[[ PASSAGE TO READ open ]]

Nature Commun. doi:10.1038/ncomms1340 (2011); Nature Commun. doi:10.1038/ncomms1337 (2011)

Nucleic acids have been used as scaffolds to build a variety of programmable structures but the application of these structures inside a living organism has yet to be shown. Previously, Yamuna Krishnan and colleagues at the Tata Institute of Fundamental Research in India showed that a DNA nanomachine (called an I-switch) built from two DNA duplexes can function as a pH sensor inside living cells. Now, in two separate publications the Indian team have shown that the I-switch and a second DNA nanomachine (called the icosahedral) can map pH changes inside a worm.

The I-switch consists of three DNA strands: two strands are partially hybridized to a third strand and the end of one of the two strands consists of an acceptor dye and the other a donor dye pair. At low pH, the assembly adopts a 'closed state' and the pair of dyes gets closer to each other and undergoes fluorescence resonance energy transfer. When injected into the Caenorhabditis elegans worm, the I-switch was taken up by specific cells (known as coelomocytes) into membrane-bound vesicles known as endosomes in a process called endocytosis. The I-switch could map the changes in pH of the maturing endosome inside the living organism.

[[ PASSAGE TO READ closed ]]
[[ ENTRIES SHOWN open ]]

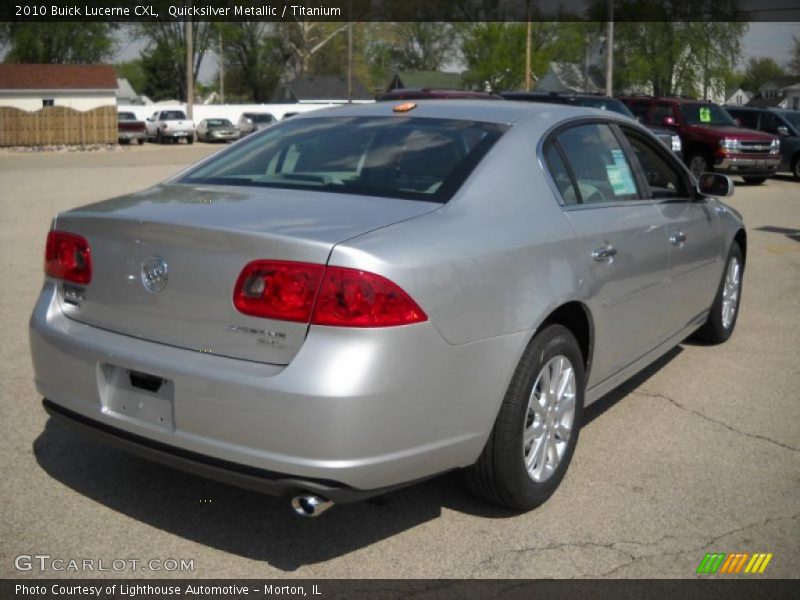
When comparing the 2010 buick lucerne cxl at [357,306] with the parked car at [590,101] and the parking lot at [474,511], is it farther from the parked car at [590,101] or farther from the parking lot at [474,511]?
the parked car at [590,101]

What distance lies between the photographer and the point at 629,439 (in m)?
4.79

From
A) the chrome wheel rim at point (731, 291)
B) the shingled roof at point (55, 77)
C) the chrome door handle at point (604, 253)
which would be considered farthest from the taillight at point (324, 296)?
the shingled roof at point (55, 77)

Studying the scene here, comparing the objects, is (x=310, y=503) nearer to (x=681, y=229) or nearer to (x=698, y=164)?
(x=681, y=229)

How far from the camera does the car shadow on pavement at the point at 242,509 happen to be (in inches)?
141

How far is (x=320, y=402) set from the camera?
300 cm

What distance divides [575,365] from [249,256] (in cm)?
160

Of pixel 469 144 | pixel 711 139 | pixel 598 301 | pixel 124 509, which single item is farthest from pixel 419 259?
pixel 711 139

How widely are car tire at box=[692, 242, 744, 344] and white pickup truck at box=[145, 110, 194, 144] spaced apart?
4288 cm

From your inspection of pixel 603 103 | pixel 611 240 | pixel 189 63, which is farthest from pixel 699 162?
pixel 189 63

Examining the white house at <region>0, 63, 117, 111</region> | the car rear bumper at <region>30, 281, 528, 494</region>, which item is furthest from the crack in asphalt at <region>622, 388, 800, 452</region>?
the white house at <region>0, 63, 117, 111</region>

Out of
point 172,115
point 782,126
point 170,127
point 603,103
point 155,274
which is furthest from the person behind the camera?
point 172,115

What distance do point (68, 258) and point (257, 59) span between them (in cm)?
8052

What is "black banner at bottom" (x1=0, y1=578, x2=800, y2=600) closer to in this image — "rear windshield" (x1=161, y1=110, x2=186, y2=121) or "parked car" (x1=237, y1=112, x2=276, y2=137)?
"rear windshield" (x1=161, y1=110, x2=186, y2=121)

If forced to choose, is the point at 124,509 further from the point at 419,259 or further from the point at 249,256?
the point at 419,259
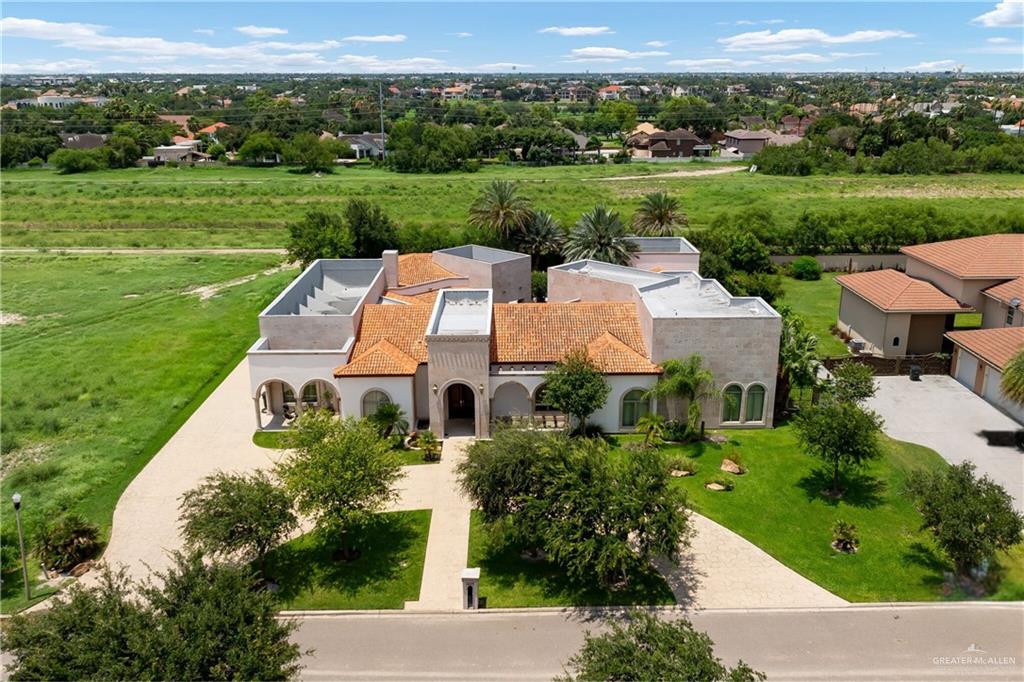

[[ ENTRIES SHOWN closed ]]

** CHECK YOUR UNDERSTANDING **
[a] Copy the part of the passage on DNA nanomachines that begins at the words "The I-switch consists" and stops after "the living organism.".
[b] In the passage on DNA nanomachines, which cells in the worm took up the I-switch?
[c] Pick up the passage on DNA nanomachines after its last sentence and carry it further.
The records were drawn from a different source than the passage on DNA nanomachines.

** RESPONSES BY TASK **
[a]
The I-switch consists of three DNA strands: two strands are partially hybridized to a third strand and the end of one of the two strands consists of an acceptor dye and the other a donor dye pair. At low pH, the assembly adopts a 'closed state' and the pair of dyes gets closer to each other and undergoes fluorescence resonance energy transfer. When injected into the Caenorhabditis elegans worm, the I-switch was taken up by specific cells (known as coelomocytes) into membrane-bound vesicles known as endosomes in a process called endocytosis. The I-switch could map the changes in pH of the maturing endosome inside the living organism.

[b] Coelomocytes.

[c]
The DNA icosahedral, also built from DNA motifs, has a central cavity that contained a pH-sensitive fluorescent dye. The encapsulated dye was taken up by cells from the Drosophila fruit fly differently from the free dye and, like the I-switch, the icosahedral–dye complex can map pH changes associated with endosome maturation in coelomocytes of the worm.